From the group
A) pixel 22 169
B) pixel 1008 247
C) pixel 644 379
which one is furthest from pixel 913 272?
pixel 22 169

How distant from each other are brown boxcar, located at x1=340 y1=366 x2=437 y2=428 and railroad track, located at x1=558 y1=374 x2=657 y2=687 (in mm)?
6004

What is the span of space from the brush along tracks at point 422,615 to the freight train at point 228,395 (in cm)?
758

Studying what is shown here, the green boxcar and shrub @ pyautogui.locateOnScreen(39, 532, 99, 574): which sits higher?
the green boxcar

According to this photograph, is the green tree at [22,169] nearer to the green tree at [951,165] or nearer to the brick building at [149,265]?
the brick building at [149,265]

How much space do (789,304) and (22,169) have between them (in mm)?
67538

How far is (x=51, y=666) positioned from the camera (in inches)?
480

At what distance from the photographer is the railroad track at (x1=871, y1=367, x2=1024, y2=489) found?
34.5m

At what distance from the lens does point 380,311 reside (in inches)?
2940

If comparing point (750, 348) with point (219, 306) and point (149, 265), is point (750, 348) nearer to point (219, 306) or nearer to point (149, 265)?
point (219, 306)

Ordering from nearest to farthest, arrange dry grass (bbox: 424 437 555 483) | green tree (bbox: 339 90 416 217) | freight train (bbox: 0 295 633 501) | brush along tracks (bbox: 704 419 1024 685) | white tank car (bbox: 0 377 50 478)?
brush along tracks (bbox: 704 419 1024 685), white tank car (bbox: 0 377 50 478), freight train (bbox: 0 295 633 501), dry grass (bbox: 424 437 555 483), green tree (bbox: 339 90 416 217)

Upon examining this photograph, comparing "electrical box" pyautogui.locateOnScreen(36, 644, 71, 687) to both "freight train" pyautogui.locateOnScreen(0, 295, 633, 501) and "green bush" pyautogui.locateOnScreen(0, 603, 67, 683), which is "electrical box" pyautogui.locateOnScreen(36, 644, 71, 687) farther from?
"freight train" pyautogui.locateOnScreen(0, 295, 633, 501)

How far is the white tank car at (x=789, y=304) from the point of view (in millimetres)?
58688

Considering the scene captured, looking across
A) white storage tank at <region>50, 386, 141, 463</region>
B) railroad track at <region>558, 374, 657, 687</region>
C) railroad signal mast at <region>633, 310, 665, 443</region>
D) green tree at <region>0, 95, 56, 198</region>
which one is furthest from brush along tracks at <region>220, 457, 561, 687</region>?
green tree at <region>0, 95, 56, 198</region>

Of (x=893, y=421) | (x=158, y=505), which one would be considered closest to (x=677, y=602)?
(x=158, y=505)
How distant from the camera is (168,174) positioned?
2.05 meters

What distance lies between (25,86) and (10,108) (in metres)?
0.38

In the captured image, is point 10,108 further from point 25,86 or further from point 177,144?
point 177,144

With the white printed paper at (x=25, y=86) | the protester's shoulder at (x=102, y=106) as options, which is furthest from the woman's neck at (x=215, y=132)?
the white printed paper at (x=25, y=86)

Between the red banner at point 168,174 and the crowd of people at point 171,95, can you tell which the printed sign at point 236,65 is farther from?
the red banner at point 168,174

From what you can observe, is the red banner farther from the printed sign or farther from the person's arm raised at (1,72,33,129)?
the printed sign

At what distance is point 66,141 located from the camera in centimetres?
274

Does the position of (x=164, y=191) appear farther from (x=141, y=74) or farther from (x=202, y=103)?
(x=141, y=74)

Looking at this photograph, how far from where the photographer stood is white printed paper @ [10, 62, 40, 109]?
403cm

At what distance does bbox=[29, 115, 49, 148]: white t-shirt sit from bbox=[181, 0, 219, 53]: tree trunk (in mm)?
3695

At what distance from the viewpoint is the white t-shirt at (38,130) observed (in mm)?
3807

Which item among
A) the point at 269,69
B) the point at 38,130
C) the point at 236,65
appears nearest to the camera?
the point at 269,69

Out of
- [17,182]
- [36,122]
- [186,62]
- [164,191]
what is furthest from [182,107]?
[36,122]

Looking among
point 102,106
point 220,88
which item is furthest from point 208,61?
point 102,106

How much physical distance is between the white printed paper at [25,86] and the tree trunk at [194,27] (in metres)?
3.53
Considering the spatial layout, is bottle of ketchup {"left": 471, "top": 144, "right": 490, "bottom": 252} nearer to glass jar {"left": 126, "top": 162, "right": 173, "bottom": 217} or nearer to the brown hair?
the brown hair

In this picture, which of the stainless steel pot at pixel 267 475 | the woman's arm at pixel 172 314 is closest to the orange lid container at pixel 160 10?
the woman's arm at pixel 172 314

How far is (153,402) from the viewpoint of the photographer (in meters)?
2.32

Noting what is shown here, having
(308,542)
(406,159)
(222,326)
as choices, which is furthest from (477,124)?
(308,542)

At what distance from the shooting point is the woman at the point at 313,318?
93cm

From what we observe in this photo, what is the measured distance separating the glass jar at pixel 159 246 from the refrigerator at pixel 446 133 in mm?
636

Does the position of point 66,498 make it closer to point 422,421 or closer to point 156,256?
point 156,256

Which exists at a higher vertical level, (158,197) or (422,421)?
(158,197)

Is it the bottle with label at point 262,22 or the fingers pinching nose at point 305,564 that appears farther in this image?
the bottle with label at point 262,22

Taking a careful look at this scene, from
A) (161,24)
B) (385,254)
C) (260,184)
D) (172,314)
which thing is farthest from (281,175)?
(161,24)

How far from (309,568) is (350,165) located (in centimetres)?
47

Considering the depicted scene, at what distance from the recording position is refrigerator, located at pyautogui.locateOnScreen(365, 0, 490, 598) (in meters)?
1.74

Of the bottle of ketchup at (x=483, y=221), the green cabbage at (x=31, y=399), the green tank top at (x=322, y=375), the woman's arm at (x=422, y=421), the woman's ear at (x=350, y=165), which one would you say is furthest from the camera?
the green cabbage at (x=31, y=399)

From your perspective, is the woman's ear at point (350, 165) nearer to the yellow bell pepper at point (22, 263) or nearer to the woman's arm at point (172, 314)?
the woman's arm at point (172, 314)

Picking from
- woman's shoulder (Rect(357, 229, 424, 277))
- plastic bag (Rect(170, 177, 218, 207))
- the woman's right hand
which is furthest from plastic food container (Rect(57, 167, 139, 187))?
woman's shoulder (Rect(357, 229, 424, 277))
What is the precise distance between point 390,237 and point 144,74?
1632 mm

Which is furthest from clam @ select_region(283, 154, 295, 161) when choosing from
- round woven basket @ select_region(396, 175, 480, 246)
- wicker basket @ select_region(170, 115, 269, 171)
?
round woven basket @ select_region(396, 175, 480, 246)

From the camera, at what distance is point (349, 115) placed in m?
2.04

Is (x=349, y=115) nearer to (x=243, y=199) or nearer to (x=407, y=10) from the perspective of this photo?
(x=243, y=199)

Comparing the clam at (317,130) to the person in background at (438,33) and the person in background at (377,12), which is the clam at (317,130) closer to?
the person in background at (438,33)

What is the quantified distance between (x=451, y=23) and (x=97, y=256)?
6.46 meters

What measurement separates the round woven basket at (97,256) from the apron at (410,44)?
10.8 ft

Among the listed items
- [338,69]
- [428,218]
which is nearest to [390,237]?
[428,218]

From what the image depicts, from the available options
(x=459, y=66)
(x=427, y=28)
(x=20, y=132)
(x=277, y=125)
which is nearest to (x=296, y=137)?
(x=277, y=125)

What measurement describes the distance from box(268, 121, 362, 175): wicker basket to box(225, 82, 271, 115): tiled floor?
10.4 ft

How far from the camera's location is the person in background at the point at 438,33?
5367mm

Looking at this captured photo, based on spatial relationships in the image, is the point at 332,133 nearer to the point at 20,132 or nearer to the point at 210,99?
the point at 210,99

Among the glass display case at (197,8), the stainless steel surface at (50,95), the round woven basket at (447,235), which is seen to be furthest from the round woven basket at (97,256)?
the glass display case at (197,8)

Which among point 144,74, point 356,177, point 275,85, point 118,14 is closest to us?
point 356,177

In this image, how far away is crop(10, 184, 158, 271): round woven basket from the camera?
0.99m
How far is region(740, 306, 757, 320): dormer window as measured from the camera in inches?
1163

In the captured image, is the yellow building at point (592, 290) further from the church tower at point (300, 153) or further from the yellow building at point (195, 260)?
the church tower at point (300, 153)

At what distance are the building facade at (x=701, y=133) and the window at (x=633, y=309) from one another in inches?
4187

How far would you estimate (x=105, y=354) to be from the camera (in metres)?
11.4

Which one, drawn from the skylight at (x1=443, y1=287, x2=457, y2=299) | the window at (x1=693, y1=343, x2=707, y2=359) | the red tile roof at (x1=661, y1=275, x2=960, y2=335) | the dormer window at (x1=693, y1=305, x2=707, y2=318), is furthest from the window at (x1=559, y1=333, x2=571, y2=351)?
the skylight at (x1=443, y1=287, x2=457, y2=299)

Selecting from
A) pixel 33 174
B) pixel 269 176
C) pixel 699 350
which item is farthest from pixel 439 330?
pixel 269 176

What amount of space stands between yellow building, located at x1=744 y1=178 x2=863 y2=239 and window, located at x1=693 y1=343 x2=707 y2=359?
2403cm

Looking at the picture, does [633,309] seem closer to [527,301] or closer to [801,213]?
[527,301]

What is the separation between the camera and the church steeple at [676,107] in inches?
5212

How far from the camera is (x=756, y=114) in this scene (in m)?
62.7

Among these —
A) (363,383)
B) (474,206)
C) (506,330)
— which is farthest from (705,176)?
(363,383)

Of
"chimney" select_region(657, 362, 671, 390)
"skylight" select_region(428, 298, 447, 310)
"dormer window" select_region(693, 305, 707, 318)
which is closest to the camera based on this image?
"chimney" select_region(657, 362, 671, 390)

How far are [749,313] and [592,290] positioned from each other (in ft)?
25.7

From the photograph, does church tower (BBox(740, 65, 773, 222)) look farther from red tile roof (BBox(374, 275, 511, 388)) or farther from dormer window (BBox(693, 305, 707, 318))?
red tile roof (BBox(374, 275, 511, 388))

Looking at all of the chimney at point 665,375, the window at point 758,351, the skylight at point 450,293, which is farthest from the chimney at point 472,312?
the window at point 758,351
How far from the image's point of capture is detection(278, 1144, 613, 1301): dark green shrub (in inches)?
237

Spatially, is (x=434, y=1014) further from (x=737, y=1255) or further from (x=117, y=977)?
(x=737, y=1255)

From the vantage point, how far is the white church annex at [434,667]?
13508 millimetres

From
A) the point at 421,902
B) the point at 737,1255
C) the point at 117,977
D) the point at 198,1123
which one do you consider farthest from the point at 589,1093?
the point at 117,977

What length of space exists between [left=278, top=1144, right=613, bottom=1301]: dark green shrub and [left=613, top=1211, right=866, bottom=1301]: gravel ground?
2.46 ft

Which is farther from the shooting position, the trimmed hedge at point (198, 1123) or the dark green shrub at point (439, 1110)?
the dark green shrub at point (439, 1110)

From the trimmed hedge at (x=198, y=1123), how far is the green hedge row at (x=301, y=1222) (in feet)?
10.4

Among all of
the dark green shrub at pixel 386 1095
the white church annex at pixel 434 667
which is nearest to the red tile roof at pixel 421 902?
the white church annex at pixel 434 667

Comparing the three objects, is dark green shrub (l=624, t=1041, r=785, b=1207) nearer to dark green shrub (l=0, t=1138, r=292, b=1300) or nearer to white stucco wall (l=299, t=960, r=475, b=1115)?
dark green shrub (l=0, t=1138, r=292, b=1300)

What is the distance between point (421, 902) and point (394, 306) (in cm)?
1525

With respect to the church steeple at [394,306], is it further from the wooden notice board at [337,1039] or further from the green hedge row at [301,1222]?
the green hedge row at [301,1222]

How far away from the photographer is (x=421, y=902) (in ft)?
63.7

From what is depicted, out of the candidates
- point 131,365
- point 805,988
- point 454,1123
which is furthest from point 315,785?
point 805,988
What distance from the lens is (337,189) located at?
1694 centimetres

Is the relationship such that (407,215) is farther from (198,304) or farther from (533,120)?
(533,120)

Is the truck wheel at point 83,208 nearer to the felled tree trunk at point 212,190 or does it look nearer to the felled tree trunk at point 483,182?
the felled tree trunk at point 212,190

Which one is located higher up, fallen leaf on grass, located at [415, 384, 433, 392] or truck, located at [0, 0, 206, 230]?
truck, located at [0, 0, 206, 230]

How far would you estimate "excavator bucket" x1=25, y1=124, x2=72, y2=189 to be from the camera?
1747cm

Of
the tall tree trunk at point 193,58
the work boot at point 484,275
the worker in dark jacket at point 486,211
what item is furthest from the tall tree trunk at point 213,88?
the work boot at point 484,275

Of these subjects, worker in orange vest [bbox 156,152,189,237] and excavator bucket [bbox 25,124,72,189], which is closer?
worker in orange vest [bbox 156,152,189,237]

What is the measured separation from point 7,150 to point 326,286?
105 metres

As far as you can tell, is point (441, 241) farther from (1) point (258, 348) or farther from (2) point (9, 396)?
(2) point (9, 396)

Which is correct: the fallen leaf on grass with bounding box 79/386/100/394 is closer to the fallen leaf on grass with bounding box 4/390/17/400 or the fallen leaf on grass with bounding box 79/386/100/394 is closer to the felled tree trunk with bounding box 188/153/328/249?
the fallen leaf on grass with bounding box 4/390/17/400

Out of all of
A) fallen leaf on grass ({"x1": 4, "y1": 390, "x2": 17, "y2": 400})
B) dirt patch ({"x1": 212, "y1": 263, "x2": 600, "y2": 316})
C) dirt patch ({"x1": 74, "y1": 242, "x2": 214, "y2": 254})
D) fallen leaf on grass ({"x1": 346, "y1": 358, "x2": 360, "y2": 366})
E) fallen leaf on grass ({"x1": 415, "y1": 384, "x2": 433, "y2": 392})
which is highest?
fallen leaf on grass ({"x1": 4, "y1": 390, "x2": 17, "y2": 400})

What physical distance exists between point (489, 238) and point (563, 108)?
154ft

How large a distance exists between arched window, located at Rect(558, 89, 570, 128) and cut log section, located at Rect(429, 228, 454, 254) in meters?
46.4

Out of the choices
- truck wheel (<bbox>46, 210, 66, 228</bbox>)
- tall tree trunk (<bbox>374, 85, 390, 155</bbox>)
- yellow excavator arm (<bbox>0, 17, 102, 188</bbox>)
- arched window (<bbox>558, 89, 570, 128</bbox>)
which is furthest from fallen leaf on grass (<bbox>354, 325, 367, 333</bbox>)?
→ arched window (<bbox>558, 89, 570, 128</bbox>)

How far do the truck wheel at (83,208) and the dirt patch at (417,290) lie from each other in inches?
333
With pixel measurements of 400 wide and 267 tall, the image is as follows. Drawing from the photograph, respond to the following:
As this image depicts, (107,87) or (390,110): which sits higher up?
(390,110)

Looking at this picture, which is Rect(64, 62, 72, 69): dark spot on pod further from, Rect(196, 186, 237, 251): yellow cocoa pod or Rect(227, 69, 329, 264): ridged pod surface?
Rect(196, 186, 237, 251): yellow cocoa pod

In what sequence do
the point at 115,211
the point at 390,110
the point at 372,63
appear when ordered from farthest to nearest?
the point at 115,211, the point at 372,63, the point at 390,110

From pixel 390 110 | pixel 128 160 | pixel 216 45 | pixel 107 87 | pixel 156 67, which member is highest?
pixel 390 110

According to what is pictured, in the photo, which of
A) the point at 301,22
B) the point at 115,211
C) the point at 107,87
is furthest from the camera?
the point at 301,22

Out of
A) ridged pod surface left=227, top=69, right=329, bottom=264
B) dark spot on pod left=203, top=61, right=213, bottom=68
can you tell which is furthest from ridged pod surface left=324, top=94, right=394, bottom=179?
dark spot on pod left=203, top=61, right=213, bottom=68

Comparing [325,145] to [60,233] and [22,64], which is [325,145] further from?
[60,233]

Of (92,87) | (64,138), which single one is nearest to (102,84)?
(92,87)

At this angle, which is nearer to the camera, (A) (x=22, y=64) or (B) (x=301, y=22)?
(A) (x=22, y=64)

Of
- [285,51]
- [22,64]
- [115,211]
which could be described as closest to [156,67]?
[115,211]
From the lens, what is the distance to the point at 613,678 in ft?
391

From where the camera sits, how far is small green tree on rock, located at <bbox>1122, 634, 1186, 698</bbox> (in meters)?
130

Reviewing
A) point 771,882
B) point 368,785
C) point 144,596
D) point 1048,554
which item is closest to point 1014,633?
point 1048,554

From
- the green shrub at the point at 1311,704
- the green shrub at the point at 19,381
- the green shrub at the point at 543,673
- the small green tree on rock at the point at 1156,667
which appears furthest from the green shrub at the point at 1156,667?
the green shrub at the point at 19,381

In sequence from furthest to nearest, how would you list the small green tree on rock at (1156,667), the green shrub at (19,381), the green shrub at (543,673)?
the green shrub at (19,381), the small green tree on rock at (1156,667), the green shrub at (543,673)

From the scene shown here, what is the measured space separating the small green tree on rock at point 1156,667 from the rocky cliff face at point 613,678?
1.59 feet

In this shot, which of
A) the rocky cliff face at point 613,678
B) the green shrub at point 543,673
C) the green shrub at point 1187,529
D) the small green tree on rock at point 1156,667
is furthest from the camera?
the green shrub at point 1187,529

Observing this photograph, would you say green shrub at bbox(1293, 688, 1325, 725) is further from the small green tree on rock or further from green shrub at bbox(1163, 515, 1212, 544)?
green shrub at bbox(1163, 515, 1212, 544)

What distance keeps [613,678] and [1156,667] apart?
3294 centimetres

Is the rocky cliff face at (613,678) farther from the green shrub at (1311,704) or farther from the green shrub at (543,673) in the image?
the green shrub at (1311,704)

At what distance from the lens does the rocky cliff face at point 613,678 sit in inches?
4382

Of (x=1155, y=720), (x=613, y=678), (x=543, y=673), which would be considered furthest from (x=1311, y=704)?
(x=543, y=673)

^^^^^^^^^^^^^^^^

Copy the records word for word, starting at the line that contains "Observing this photograph, would" and continuing through the final line of the records.

_Expected output:_
Observing this photograph, would you say green shrub at bbox(1293, 688, 1325, 725) is further from the small green tree on rock or further from green shrub at bbox(1163, 515, 1212, 544)?
green shrub at bbox(1163, 515, 1212, 544)

What distance keeps [613,678] and [1156,667] apart?
3294 centimetres

Is the rocky cliff face at (613,678) farther from the green shrub at (1311,704) or farther from the green shrub at (543,673) in the image?
the green shrub at (1311,704)

At what distance from the lens does the rocky cliff face at point 613,678 sit in inches?
4382

Of (x=1155, y=720), (x=613, y=678), (x=543, y=673), which would be considered furthest from (x=1311, y=704)?
(x=543, y=673)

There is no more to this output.